Ce qu'OpenAI a placé derrière le mur de l'avant-première
OpenAI a ouvert une avant-première limitée de GPT-5.6 en trois tailles. Sol est le fleuron, à 5 dollars le million de jetons d'entrée et 30 le million en sortie. Terra se situe au milieu, à 2,50 et 15 dollars, et OpenAI affirme qu'il égale la capacité du GPT-5.5 de l'an dernier pour environ la moitié du coût. Luna est le niveau rapide et bon marché, à 1 dollar en entrée et 6 en sortie, pensé pour le travail à gros volume où la latence et le prix comptent plus que le raisonnement de pointe.

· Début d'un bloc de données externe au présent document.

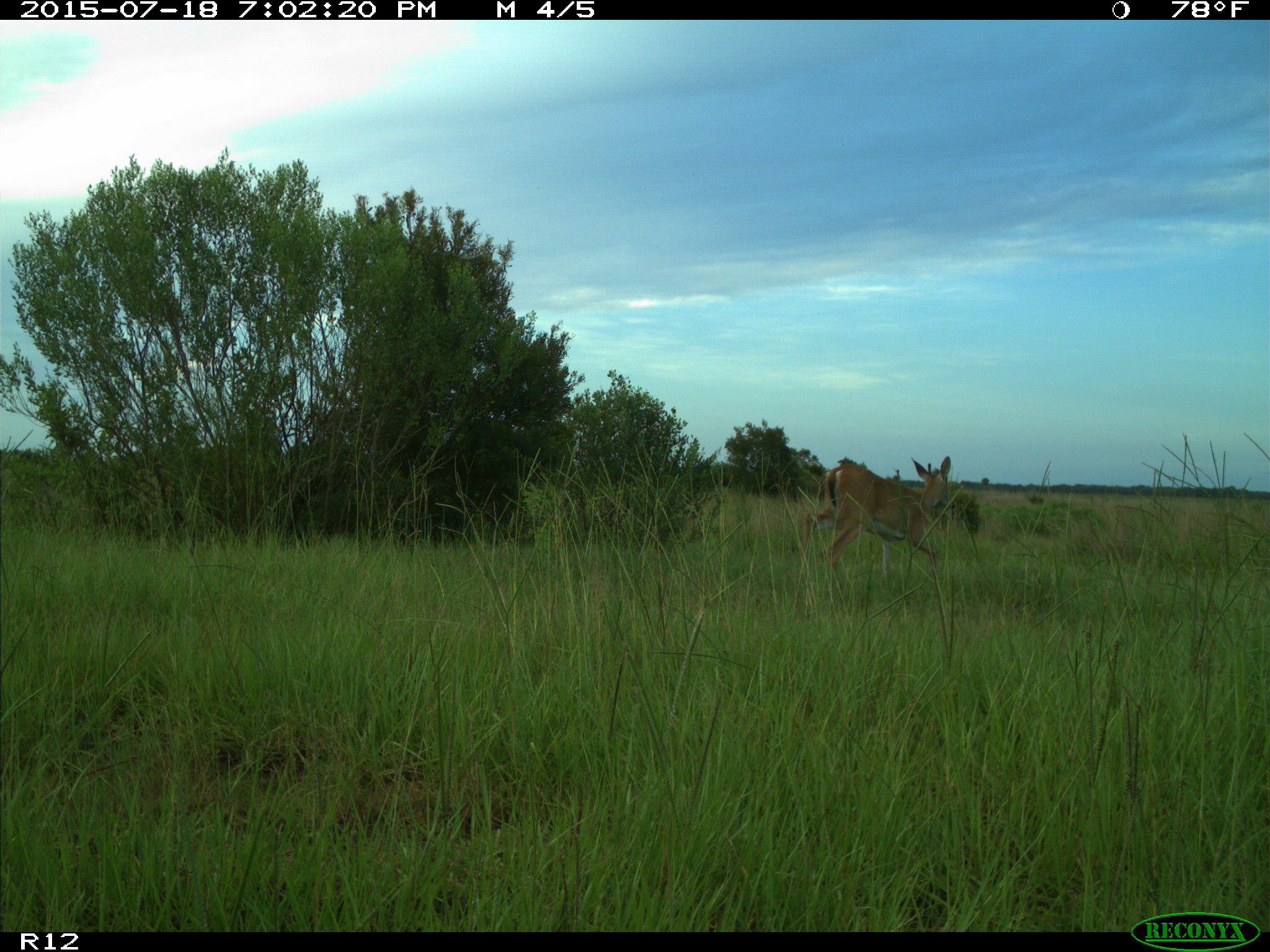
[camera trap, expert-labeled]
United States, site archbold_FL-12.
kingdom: Animalia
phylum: Chordata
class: Mammalia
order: Artiodactyla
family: Cervidae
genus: Odocoileus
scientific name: Odocoileus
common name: deer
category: unidentified deer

Le bémol, c'est l'accès. Pendant l'avant-première, les trois modèles passent uniquement par l'API d'OpenAI et l'outil de programmation Codex, et seulement pour un petit groupe de partenaires et d'organisations de confiance disposant d'un interlocuteur dédié. Ce n'est pas un lancement en libre-service. OpenAI indique que la disponibilité générale suivra dans les semaines à venir, et la sortie embarque ce que l'entreprise appelle sa pile de sécurité la plus robuste à ce jour, avec des contrôles renforcés sur les requêtes à plus haut risque et cyber et sur les usages abusifs répétés.
Le prix d'une capacité fixe continue de diminuer de moitié
Le chiffre qui compte pour un budget n'est pas le prix du fleuron, mais le prix du fleuron de l'an dernier cette année. Terra offre une capacité de classe GPT-5.5 pour environ la moitié du coût par jeton, ce qui signifie qu'une charge de travail rentable sur 5.5 coûte désormais moitié moins à qualité égale. Ce schéma a tenu sur les générations récentes, et c'est l'hypothèse la plus utile qu'un développeur européen puisse emporter dans un plan à trois ans : le prix d'un niveau fixe de capacité d'IA baisse d'environ la moitié à chaque cycle.

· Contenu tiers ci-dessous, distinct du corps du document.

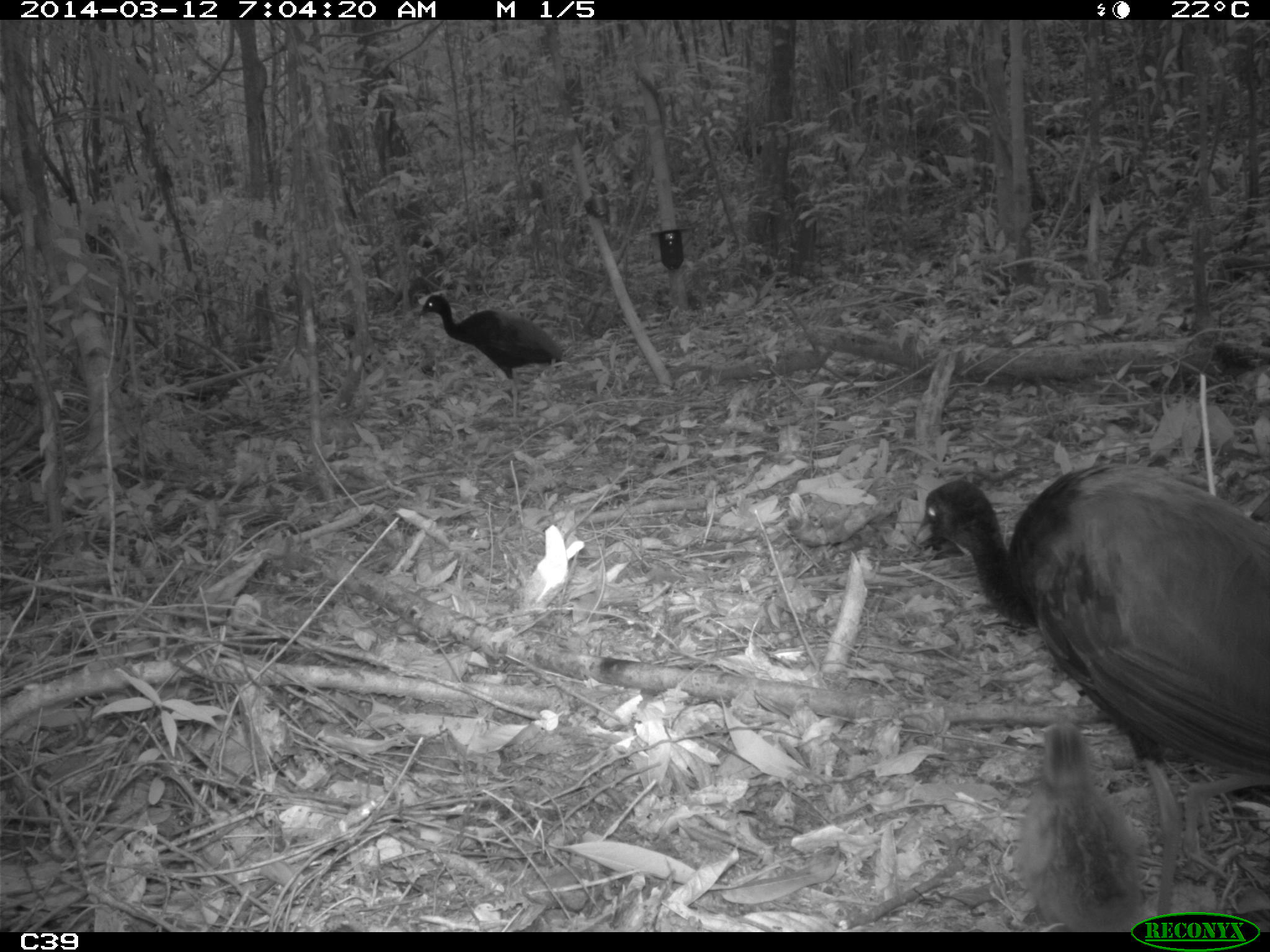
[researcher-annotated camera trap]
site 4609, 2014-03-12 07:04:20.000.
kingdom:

Le geste pratique est de concevoir autour de la trajectoire plutôt que du tarif affiché du jour. Une fonction qui paraît marginale au tarif de Sol peut être confortablement rentable à celui de Terra, et nettement rentable à celui de Luna quand le volume grandit. Les équipes qui verrouillent leur architecture sur un seul niveau de modèle passent à côté, car la façon la moins chère et la plus sensée d'exécuter une tâche descend sans cesse l'échelle. Il faut planifier face à la courbe de coût, pas face au titre du lancement.

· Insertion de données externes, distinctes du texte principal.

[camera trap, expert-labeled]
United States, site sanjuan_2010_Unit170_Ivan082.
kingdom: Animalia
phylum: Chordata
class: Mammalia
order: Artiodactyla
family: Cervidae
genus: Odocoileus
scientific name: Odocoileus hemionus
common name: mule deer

Pourquoi le modèle le plus récent n'est pas encore en vente
Le second signal porte sur l'accès, pas sur le prix. Les nouveaux modèles les plus performants arrivent désormais d'abord chez les partenaires, derrière une relation de compte plutôt qu'un point d'accès public, et n'atteignent la disponibilité générale que des semaines plus tard. C'est un marché à deux vitesses qui se forme au grand jour : les organisations bien connectées testent et construisent sur la capacité de frontière avant que quiconque puisse l'acheter, et tous les autres attendent la sortie générale. Pour une entreprise européenne plus petite, cet écart est une vraie variable concurrentielle, pas une note de bas de page.
La discipline requise est simple. Traitez un modèle réservé à l'avant-première comme un signal de la direction de la courbe de coût, pas comme une dépendance sur laquelle livrer, car vous ne pouvez pas l'acheter à l'échelle et ses conditions peuvent changer avant la disponibilité générale. Construisez les systèmes en production sur des modèles disponibles et tarifés, et servez-vous du niveau d'avant-première pour préparer le coup suivant, pas pour jouer le coup actuel. La capacité est réelle, mais ce qui compte, c'est ce que vous pouvez inscrire dans un contrat.